-- Start --

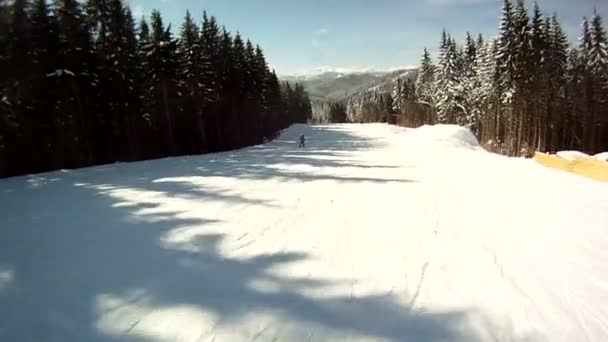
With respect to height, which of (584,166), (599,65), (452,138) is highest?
(599,65)

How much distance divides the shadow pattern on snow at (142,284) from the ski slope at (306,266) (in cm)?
2

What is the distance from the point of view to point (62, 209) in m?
8.37

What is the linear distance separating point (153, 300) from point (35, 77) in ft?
77.0

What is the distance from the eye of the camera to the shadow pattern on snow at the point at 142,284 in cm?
375

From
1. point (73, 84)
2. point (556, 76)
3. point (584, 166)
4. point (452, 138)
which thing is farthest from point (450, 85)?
point (73, 84)

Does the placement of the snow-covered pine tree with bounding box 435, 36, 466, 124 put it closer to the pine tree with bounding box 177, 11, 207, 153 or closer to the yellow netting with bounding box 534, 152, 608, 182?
the pine tree with bounding box 177, 11, 207, 153

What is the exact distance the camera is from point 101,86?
27062 millimetres

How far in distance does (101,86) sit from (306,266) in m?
27.5

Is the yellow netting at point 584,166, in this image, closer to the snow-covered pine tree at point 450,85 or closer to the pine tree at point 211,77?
the pine tree at point 211,77

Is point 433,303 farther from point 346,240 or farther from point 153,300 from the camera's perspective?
point 153,300

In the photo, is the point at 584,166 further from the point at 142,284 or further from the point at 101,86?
the point at 101,86

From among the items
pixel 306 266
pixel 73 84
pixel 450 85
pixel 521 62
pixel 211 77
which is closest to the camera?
pixel 306 266

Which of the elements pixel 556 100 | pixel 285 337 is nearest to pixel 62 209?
pixel 285 337

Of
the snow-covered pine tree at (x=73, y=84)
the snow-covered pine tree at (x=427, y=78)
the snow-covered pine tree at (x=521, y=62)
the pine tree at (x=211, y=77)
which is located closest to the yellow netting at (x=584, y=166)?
the snow-covered pine tree at (x=521, y=62)
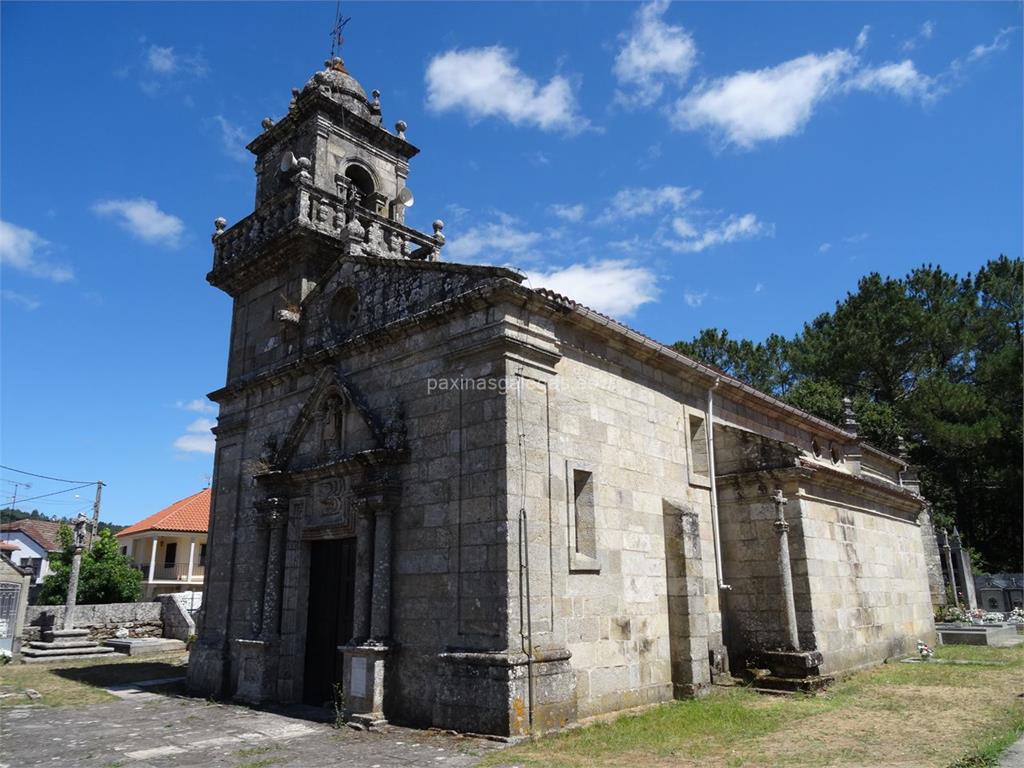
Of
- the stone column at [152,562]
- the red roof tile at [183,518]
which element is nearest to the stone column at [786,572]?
the red roof tile at [183,518]

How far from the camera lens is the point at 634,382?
37.2 feet

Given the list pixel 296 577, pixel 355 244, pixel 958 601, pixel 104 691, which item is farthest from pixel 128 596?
pixel 958 601

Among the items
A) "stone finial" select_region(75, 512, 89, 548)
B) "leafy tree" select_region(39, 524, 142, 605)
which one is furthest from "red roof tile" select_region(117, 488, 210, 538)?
"stone finial" select_region(75, 512, 89, 548)

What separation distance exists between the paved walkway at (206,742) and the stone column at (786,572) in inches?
233

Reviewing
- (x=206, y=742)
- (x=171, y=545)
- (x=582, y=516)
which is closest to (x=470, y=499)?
(x=582, y=516)

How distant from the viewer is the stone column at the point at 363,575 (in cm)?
960

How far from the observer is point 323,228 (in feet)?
43.3

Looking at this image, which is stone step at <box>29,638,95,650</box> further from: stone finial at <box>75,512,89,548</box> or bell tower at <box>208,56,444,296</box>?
bell tower at <box>208,56,444,296</box>

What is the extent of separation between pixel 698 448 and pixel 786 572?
2.48m

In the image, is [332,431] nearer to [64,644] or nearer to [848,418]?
[64,644]

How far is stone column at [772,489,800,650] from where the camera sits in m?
11.2

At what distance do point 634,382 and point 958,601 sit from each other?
21988mm

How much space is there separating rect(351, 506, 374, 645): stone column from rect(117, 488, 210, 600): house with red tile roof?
28.0 metres

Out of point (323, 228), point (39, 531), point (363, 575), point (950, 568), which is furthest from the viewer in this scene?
point (39, 531)
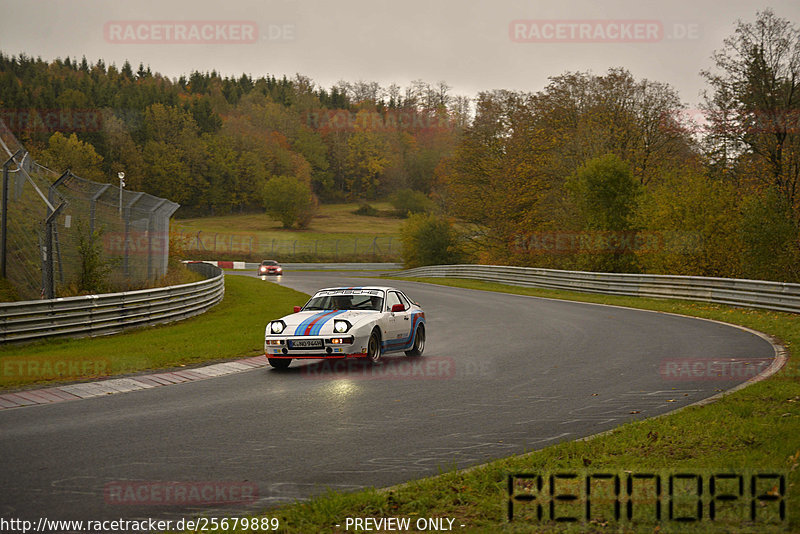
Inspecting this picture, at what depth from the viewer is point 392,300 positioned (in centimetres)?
1505

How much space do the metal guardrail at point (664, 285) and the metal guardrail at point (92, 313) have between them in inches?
673

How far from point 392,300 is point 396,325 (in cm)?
72

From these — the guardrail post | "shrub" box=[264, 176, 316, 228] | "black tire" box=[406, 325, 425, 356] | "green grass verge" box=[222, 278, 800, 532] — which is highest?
"shrub" box=[264, 176, 316, 228]

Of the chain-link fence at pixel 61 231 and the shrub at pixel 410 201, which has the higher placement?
the shrub at pixel 410 201

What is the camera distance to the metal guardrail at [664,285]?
2286 centimetres

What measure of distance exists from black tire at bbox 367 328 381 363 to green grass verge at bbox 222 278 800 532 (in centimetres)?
586

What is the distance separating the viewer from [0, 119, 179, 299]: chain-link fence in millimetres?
16984

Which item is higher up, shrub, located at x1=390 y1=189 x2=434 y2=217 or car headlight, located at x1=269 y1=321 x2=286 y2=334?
shrub, located at x1=390 y1=189 x2=434 y2=217

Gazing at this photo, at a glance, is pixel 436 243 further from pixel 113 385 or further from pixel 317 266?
pixel 113 385

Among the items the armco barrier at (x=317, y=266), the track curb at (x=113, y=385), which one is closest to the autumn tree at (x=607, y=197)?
the track curb at (x=113, y=385)

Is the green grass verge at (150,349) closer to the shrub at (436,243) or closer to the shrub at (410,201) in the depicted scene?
the shrub at (436,243)

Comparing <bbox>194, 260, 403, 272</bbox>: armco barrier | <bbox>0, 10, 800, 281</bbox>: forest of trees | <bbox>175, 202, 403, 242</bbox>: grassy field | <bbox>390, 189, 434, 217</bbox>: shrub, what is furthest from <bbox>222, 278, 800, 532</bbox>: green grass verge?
<bbox>390, 189, 434, 217</bbox>: shrub

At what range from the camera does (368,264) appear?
83.2 meters

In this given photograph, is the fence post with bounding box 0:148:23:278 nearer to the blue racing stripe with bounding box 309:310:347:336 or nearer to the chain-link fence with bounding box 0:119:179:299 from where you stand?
the chain-link fence with bounding box 0:119:179:299
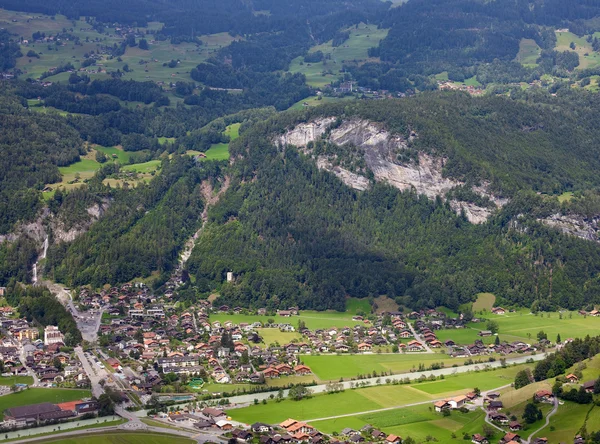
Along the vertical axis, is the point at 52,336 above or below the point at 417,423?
above

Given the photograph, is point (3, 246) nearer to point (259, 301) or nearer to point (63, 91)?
point (259, 301)

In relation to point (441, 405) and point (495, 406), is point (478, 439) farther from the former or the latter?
point (441, 405)

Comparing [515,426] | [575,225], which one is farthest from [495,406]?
[575,225]

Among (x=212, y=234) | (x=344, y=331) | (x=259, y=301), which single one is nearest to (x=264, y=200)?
(x=212, y=234)

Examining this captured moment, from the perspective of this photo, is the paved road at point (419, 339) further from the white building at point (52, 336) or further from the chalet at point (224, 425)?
the white building at point (52, 336)

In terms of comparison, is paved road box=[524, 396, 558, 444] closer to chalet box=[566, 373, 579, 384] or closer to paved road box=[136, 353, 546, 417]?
chalet box=[566, 373, 579, 384]

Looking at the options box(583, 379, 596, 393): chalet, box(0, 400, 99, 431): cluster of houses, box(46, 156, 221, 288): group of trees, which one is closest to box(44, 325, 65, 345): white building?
box(46, 156, 221, 288): group of trees
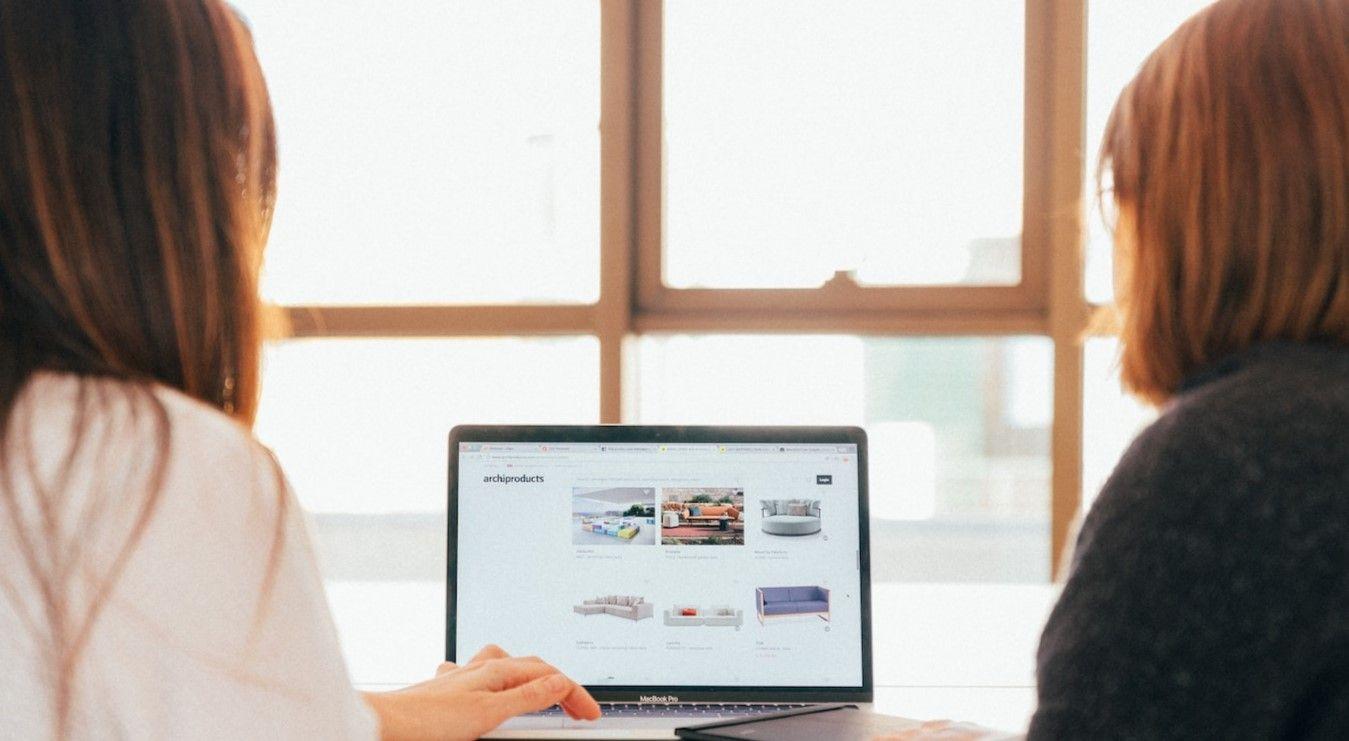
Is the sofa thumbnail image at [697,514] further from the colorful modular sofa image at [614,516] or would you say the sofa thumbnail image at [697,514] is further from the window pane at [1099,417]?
the window pane at [1099,417]

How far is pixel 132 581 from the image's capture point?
1.88 feet

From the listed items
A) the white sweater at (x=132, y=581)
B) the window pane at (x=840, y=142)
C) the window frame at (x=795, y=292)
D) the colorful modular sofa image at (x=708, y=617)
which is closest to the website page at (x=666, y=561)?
the colorful modular sofa image at (x=708, y=617)

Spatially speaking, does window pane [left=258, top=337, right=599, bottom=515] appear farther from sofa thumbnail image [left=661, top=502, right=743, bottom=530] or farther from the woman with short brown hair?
the woman with short brown hair

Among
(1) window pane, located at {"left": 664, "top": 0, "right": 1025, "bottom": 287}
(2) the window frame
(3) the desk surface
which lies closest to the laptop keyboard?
(3) the desk surface

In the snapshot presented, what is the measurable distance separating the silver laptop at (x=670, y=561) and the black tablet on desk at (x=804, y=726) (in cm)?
5

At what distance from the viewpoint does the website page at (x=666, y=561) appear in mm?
1224

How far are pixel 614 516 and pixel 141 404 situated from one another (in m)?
0.70

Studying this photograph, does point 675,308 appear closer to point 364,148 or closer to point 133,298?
point 364,148

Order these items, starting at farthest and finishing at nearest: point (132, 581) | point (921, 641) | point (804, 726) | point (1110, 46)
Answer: point (1110, 46)
point (921, 641)
point (804, 726)
point (132, 581)

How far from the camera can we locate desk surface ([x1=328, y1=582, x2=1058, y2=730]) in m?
1.32

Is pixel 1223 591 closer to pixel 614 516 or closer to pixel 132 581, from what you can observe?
pixel 132 581

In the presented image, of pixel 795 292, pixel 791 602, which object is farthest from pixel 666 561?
pixel 795 292

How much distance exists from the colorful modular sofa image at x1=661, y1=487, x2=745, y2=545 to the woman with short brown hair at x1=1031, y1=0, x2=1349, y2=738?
53cm

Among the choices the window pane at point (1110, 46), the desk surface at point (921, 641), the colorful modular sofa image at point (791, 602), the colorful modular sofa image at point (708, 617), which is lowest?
the desk surface at point (921, 641)
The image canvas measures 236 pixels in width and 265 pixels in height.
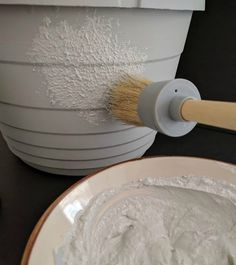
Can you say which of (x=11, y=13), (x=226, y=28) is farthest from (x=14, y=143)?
(x=226, y=28)

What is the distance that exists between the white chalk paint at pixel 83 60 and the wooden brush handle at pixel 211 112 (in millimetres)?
80

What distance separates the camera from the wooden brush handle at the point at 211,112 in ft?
0.81

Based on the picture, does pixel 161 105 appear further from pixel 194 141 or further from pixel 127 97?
pixel 194 141

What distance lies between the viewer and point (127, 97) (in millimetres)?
318

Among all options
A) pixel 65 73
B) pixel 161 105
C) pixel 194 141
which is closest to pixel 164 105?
pixel 161 105

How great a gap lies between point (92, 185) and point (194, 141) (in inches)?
10.5

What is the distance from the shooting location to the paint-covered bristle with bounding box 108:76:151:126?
316mm

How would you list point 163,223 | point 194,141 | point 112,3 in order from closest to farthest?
point 112,3 < point 163,223 < point 194,141

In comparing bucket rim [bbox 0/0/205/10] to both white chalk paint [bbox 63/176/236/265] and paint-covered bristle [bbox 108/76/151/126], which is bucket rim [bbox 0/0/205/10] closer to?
paint-covered bristle [bbox 108/76/151/126]

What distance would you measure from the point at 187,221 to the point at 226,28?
345 mm

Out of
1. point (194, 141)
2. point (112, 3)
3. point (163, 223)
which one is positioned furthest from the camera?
point (194, 141)

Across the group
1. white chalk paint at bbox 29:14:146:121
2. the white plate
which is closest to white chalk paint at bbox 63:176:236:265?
the white plate

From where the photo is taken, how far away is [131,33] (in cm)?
29

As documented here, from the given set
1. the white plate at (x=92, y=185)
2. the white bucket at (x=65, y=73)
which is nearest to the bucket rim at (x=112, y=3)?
the white bucket at (x=65, y=73)
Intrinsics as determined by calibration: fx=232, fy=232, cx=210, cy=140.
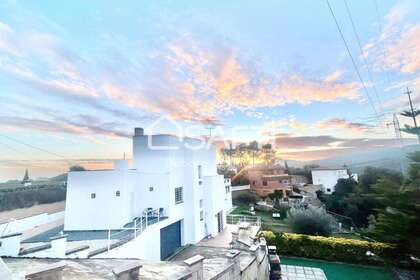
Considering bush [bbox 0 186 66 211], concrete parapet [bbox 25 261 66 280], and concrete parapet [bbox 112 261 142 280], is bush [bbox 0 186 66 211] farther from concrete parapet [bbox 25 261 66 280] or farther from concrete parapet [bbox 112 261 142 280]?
concrete parapet [bbox 112 261 142 280]

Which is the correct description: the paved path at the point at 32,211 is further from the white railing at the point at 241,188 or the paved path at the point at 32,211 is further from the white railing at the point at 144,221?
the white railing at the point at 241,188

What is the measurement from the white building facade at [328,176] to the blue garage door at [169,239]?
2860 cm

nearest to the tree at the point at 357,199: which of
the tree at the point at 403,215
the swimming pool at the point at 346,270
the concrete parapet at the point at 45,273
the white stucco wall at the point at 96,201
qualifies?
the tree at the point at 403,215

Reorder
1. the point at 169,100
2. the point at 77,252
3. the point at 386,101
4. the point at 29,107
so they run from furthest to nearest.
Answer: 1. the point at 386,101
2. the point at 169,100
3. the point at 29,107
4. the point at 77,252

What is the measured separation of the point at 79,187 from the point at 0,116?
505 centimetres

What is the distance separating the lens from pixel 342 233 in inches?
784

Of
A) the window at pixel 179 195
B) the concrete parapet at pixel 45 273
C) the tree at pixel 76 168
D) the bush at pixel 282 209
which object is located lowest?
the bush at pixel 282 209

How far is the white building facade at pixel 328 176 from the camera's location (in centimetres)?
3612

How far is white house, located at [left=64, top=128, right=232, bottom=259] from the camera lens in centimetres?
1189

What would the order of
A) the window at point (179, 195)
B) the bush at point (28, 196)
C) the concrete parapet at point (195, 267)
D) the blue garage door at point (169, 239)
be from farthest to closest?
the window at point (179, 195)
the blue garage door at point (169, 239)
the bush at point (28, 196)
the concrete parapet at point (195, 267)

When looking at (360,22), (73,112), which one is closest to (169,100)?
(73,112)

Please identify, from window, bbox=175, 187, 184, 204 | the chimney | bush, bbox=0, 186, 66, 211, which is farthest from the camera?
the chimney

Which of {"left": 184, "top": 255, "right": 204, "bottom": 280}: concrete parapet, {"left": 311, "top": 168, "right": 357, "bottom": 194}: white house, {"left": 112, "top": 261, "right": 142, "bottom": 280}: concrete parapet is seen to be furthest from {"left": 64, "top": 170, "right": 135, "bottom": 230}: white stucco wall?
{"left": 311, "top": 168, "right": 357, "bottom": 194}: white house

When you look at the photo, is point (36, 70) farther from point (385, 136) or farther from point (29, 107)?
point (385, 136)
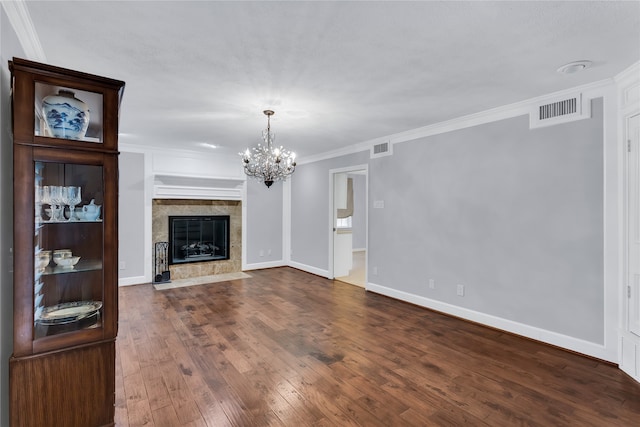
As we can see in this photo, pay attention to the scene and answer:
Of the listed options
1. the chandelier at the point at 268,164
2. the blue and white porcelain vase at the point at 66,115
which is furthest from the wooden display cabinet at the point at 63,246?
the chandelier at the point at 268,164

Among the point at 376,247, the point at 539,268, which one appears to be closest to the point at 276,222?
the point at 376,247

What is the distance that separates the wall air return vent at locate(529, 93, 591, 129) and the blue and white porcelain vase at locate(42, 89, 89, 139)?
4032mm

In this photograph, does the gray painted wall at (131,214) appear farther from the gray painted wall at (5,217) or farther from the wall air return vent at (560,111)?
the wall air return vent at (560,111)

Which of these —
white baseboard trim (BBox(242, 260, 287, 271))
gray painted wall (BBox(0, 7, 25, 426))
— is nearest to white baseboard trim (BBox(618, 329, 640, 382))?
gray painted wall (BBox(0, 7, 25, 426))

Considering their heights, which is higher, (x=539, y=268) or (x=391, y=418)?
(x=539, y=268)

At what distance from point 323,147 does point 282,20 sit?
3.92m

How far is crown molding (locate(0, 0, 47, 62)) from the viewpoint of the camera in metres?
1.72

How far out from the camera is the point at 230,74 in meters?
2.66

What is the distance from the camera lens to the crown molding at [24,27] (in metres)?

-- End --

WHAT THIS TASK INVOLVES: From the line containing "What is the distance that separates" down to the last line, reproduce the records exactly. Include both ends.

FINISHED ANSWER:
What is the distance that separates the wall air return vent at locate(529, 93, 591, 129) and the blue and white porcelain vase at locate(42, 89, 89, 139)?
4032mm

In this photograph, does the gray painted wall at (131,214) appear farther from the gray painted wall at (5,217) or farther from the wall air return vent at (560,111)?
the wall air return vent at (560,111)

Which of these —
white baseboard trim (BBox(242, 260, 287, 271))
gray painted wall (BBox(0, 7, 25, 426))
— is nearest to white baseboard trim (BBox(618, 329, 640, 382))?
gray painted wall (BBox(0, 7, 25, 426))

Considering their heights, which is higher, (x=539, y=268) or (x=391, y=418)?
(x=539, y=268)

At what distance from point 323,147 does point 282,20 sit?
3.92m

How far is crown molding (locate(0, 0, 47, 62)) from the viewpoint of the camera in metres?
1.72

How far out from the camera is the point at 230,74 in meters?
2.66

What is the distance from the camera lens to the crown molding at [24,27] (in metres)?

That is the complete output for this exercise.